-- Start of RECORDS FOR THIS TASK --

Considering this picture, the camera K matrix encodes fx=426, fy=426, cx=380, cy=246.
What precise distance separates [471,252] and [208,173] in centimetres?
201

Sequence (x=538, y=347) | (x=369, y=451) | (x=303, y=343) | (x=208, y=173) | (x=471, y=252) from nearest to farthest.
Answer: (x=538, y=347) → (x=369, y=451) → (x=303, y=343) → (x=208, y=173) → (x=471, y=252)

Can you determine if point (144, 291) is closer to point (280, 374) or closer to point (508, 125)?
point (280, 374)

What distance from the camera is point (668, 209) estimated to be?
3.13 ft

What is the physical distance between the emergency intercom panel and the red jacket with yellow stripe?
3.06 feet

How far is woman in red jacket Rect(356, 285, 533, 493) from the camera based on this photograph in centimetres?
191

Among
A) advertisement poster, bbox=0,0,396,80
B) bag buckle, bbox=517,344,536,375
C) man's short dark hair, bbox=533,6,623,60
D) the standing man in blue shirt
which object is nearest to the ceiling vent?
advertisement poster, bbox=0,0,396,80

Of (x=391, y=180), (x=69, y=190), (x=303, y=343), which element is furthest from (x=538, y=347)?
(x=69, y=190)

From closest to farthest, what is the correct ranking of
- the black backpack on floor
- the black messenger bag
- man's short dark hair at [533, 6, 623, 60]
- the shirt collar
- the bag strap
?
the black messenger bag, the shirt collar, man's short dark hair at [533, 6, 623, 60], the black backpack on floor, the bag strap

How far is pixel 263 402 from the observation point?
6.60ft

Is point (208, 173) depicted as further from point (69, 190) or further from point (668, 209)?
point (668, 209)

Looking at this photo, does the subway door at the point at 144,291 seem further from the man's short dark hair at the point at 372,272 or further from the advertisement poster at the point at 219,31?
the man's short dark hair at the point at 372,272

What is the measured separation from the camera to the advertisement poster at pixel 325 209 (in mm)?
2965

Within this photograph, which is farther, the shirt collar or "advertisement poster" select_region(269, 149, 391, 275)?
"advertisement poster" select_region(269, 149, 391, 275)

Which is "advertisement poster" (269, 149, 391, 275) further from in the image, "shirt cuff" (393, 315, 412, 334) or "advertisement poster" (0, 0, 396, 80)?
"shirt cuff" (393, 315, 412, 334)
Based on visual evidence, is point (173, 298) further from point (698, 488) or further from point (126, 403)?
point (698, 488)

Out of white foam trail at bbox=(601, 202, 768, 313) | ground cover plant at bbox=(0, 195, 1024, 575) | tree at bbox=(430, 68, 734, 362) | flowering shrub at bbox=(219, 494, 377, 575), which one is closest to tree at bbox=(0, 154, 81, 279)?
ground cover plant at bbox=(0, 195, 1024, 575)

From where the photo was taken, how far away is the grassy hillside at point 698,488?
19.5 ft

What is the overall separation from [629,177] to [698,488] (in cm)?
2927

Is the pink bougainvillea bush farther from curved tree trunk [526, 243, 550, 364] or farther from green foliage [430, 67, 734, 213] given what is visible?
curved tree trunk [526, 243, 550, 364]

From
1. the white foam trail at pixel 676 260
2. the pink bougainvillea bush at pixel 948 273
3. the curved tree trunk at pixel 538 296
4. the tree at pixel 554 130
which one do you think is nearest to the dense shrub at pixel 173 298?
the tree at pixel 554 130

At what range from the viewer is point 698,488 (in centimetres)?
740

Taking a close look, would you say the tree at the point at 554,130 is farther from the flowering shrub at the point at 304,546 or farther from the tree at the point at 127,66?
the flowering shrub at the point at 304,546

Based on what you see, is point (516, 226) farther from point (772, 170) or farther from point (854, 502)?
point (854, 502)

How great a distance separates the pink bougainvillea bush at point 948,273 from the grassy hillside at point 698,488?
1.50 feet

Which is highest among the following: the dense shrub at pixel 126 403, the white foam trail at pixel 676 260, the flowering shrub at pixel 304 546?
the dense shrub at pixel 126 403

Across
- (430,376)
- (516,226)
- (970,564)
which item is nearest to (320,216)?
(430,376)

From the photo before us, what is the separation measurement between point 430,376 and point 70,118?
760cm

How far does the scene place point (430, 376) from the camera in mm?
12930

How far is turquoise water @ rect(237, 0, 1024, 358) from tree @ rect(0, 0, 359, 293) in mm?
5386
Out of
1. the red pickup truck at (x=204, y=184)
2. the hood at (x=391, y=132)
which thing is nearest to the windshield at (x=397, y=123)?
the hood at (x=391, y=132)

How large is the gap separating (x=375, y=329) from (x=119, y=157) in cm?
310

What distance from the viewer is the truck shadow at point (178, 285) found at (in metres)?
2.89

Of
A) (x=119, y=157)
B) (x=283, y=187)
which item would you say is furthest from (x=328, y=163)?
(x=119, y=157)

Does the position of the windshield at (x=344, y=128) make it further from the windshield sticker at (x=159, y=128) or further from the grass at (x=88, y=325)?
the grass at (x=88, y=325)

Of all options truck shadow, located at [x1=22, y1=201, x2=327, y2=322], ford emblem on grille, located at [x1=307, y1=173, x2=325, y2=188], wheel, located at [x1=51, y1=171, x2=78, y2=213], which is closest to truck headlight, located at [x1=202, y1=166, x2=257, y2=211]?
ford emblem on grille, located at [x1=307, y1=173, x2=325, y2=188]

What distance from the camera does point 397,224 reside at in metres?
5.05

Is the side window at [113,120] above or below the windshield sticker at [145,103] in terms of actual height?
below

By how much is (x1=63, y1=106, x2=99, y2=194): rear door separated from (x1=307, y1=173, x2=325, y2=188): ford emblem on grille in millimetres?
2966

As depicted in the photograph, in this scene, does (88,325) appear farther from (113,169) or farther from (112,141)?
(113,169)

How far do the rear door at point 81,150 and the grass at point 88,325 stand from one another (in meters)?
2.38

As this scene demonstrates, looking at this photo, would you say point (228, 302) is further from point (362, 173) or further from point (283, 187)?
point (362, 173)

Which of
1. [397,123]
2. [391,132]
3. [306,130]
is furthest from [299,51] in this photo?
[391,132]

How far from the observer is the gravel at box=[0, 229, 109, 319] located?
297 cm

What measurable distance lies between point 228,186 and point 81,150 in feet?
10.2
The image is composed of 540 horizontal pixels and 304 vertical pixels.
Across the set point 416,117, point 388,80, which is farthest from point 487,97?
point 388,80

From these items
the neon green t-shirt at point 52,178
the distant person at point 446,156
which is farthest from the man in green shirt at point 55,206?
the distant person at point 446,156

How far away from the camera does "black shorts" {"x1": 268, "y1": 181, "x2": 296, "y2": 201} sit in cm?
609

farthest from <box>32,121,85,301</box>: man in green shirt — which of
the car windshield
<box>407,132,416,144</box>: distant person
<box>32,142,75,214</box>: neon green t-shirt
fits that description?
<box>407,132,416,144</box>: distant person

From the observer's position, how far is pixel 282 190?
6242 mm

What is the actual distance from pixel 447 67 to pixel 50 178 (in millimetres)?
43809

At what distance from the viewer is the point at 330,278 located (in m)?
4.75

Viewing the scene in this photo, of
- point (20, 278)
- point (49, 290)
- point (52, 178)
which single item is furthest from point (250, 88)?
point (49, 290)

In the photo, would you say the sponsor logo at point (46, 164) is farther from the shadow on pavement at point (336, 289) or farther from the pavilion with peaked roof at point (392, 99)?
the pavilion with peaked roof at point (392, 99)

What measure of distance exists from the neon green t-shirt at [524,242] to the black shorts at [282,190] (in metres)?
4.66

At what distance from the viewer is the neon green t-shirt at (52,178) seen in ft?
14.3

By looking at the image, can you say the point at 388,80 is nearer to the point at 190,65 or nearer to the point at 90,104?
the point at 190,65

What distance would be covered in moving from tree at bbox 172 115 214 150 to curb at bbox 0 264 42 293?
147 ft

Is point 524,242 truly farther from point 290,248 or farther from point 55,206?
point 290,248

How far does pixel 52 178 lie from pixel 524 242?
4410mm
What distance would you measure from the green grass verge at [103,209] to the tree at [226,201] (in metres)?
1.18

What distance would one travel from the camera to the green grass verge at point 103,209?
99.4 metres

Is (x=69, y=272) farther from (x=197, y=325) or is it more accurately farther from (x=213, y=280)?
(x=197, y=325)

-- End of RECORDS FOR THIS TASK --

AIM:
Every line from the one containing "The image is" through the last line of the entries must be written out verbatim, and no other line.

THE COMPLETED TASK:
The image is composed of 540 horizontal pixels and 304 vertical pixels.
Across the set point 416,117, point 388,80, which is farthest from point 487,97?
point 388,80

From these items
the neon green t-shirt at point 52,178
the distant person at point 446,156
which is farthest from the man in green shirt at point 55,206?
the distant person at point 446,156

How far away from the camera does "black shorts" {"x1": 268, "y1": 181, "x2": 296, "y2": 201} sit in cm?
609

farthest from <box>32,121,85,301</box>: man in green shirt — which of
the car windshield
<box>407,132,416,144</box>: distant person
<box>32,142,75,214</box>: neon green t-shirt
fits that description?
<box>407,132,416,144</box>: distant person

From the observer's position, how far is pixel 282 190?
6242 mm

What is the actual distance from pixel 447 67 to pixel 50 178 (in millimetres)?
43809

At what distance from the viewer is the point at 330,278 located (in m)?
4.75

Viewing the scene in this photo, of
- point (20, 278)
- point (49, 290)
- point (52, 178)
which single item is furthest from point (250, 88)?
point (49, 290)

In the photo, would you say the sponsor logo at point (46, 164) is farther from the shadow on pavement at point (336, 289) or farther from the pavilion with peaked roof at point (392, 99)?
the pavilion with peaked roof at point (392, 99)

What measure of distance exists from the neon green t-shirt at [524,242] to the black shorts at [282,190] (in metres)?
4.66

At what distance from the viewer is the neon green t-shirt at (52,178) seen in ft?
14.3

By looking at the image, can you say the point at 388,80 is nearer to the point at 190,65 or nearer to the point at 90,104?
the point at 190,65

What distance would be covered in moving from tree at bbox 172 115 214 150 to curb at bbox 0 264 42 293?
147 ft

Is point 524,242 truly farther from point 290,248 or farther from point 55,206?
point 290,248

How far does pixel 52 178 lie from pixel 524 242?
4410mm
What distance would you measure from the green grass verge at [103,209] to the tree at [226,201] (in metres)?
1.18

What distance would one travel from the camera to the green grass verge at point 103,209?
99.4 metres

Is (x=69, y=272) farther from (x=197, y=325) or is it more accurately farther from (x=213, y=280)?
(x=197, y=325)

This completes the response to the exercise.